Prof. Dr. Thorsten Polleit, Chefvolkswirt der Degussa Goldhandel GmbH, sieht Gefahren für die Geldwertstabilität
Prof. Dr. Thorsten Polleit - Chefvolkswirt der Degussa Goldhandel GmbH

Auf der 37. Hauck & Aufhäuser Vermögensverwalter-Veranstaltung in München referierte Prof. Dr. Thorsten Polleit, Chefvolkswirt der Degussa Goldhandel GmbH, zum Thema „Geld, Gold und das Vermögen des Scheins“. Das EXtra-Magazin sprach am Rande der Veranstaltung mit ihm über dieses Thema.

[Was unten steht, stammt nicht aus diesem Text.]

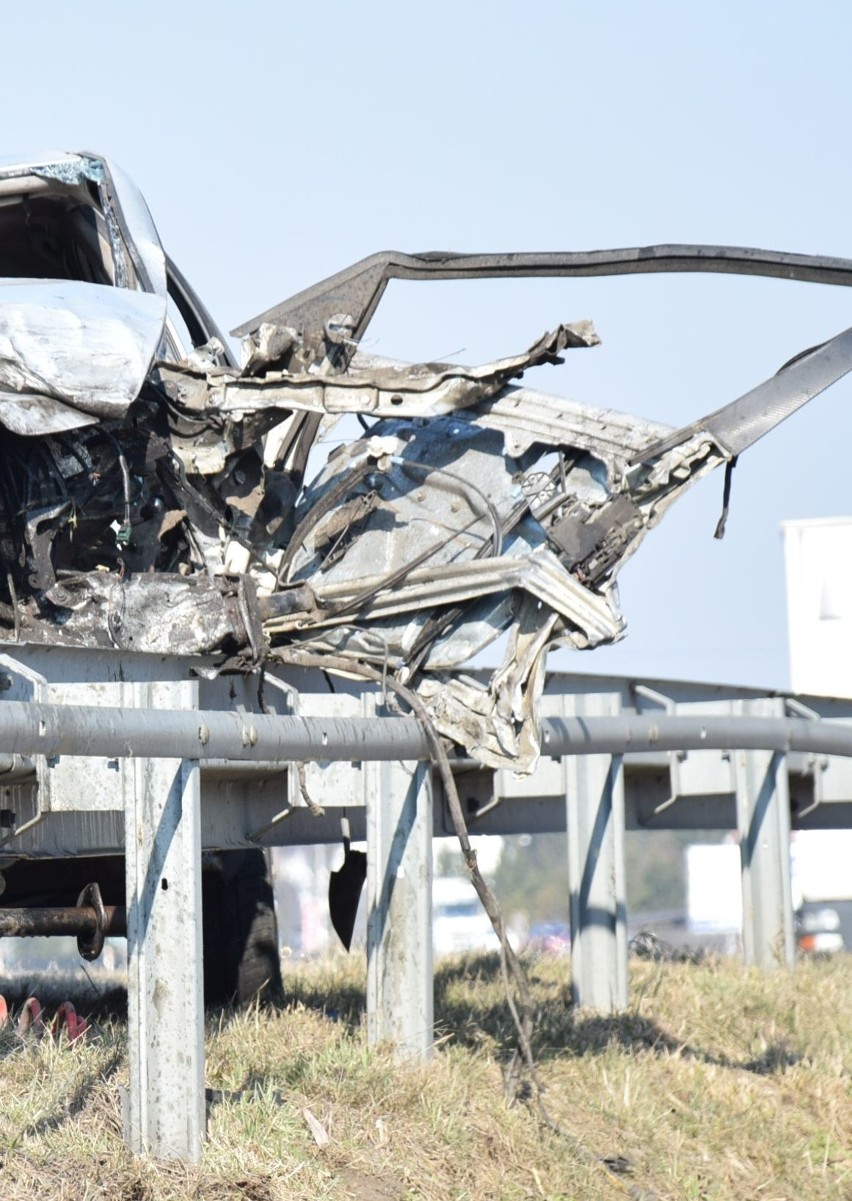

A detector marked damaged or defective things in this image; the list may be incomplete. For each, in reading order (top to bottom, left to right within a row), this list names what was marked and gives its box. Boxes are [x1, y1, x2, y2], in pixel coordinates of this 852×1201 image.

torn sheet metal [1, 152, 850, 768]
crushed vehicle cab [1, 147, 850, 984]
wrecked vehicle [1, 152, 850, 984]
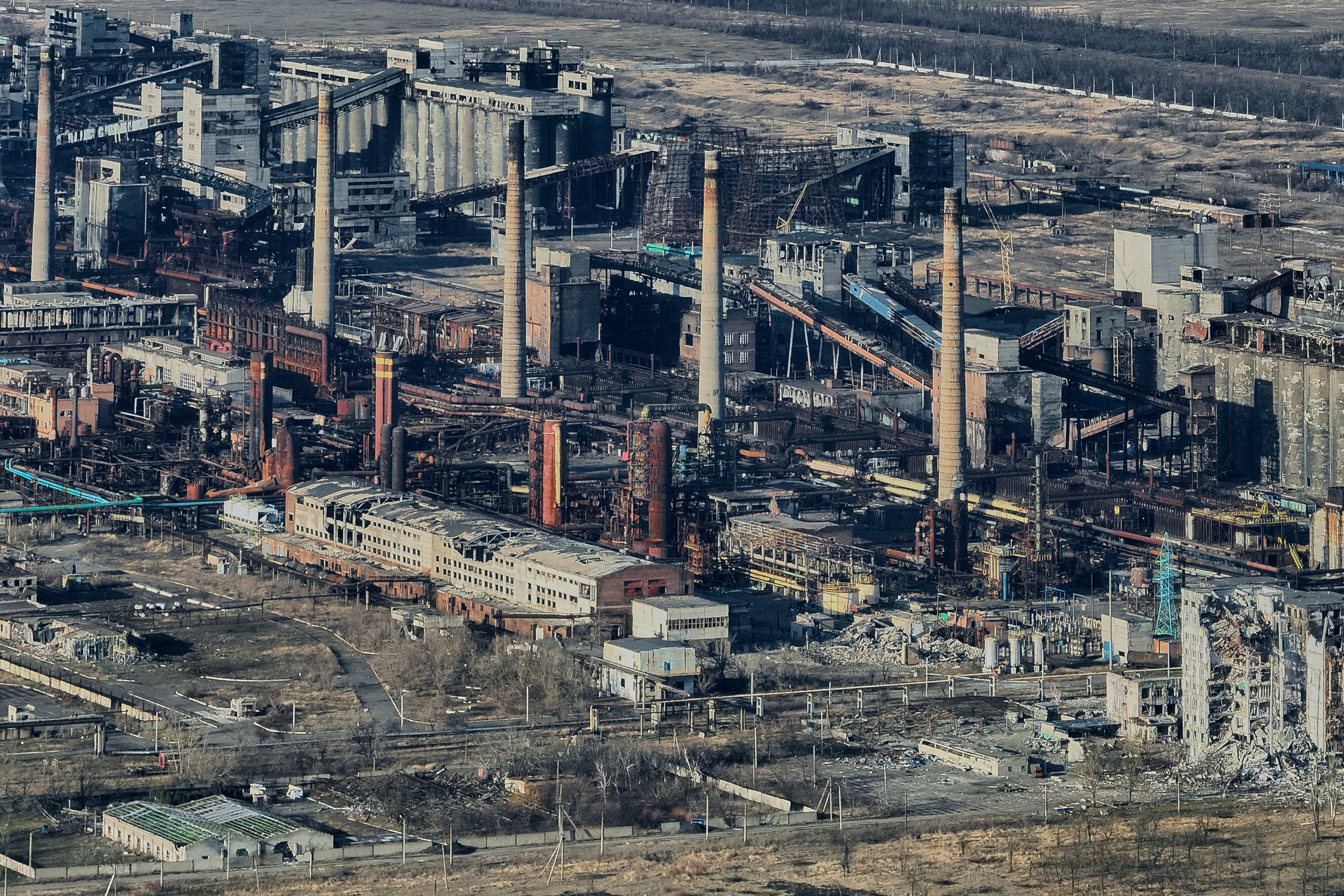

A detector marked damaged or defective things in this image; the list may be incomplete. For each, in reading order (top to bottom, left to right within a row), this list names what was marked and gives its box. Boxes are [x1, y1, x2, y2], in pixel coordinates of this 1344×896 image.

rusted metal chimney [31, 45, 54, 282]
rusted metal chimney [312, 87, 336, 332]
rusted metal chimney [503, 120, 527, 400]
rusted metal chimney [699, 150, 731, 435]
rusted metal chimney [935, 188, 968, 505]
building with broken roof [280, 475, 688, 637]
building with broken roof [1177, 578, 1344, 763]
damaged factory building [1183, 578, 1344, 763]
damaged apartment block [1183, 578, 1344, 763]
building with broken roof [103, 795, 333, 865]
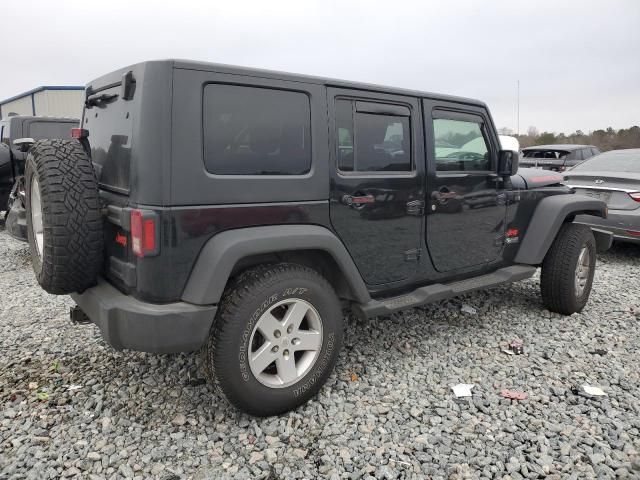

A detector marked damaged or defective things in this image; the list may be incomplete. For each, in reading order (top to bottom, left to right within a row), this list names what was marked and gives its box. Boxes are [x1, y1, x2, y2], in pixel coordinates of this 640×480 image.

damaged vehicle [0, 116, 79, 240]
damaged vehicle [21, 60, 608, 414]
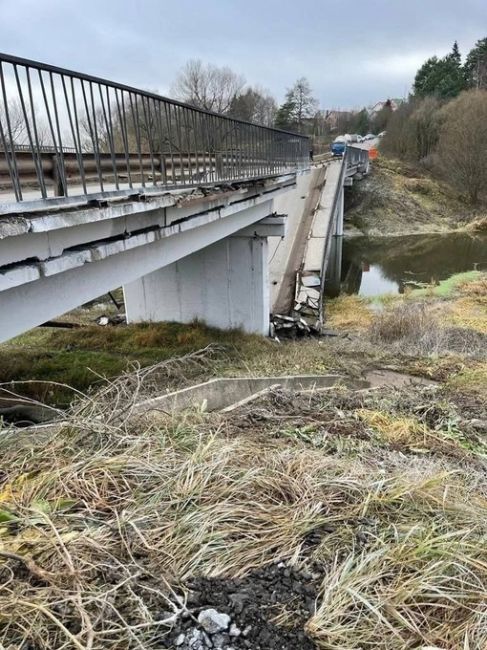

In den USA wurde Ende 2015 die Zinserhöhung eingeleitet, im Euroraum geht es mit den Zinsen weiter bergab bis zu Negativzinsen. Was bedeutet dies aus Ihrer Sicht für die Anleger?

Mit traditionellen verzinslichen Sparinstrumenten – Bankeinlagen und Schuldpapieren – wird man die Altersvorsorge nicht mehr ansparen können. Anleger, die auf Verzinsliches setzen, werden Verluste erleiden. Anleger sollten nicht untätig sein, sondern sich nach alternativen Spar- und Investitionsformen umschauen.

„Nur Bares ist Wahres“, heißt ein deutsches Sprichwort. Hat das heutige Bargeld in Papierform angesichts der weltweiten Verschuldung zahlreicher Staaten und einer expansiven Geldpolitik heute überhaupt noch seinen wahren Wert?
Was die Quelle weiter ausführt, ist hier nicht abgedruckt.